What to do:
Take the entries that follow and write each one out exactly.
------ Input material ------
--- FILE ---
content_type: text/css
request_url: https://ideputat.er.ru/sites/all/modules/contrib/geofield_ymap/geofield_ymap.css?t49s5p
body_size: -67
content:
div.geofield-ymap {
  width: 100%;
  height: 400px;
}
------
Written reply:
--- FILE ---
content_type: text/css
request_url: https://ideputat.er.ru/sites/all/modules/contrib/geofield_ymap/geofield_ymap.css?t49s5p
body_size: -67
content:
div.geofield-ymap {
  width: 100%;
  height: 400px;
}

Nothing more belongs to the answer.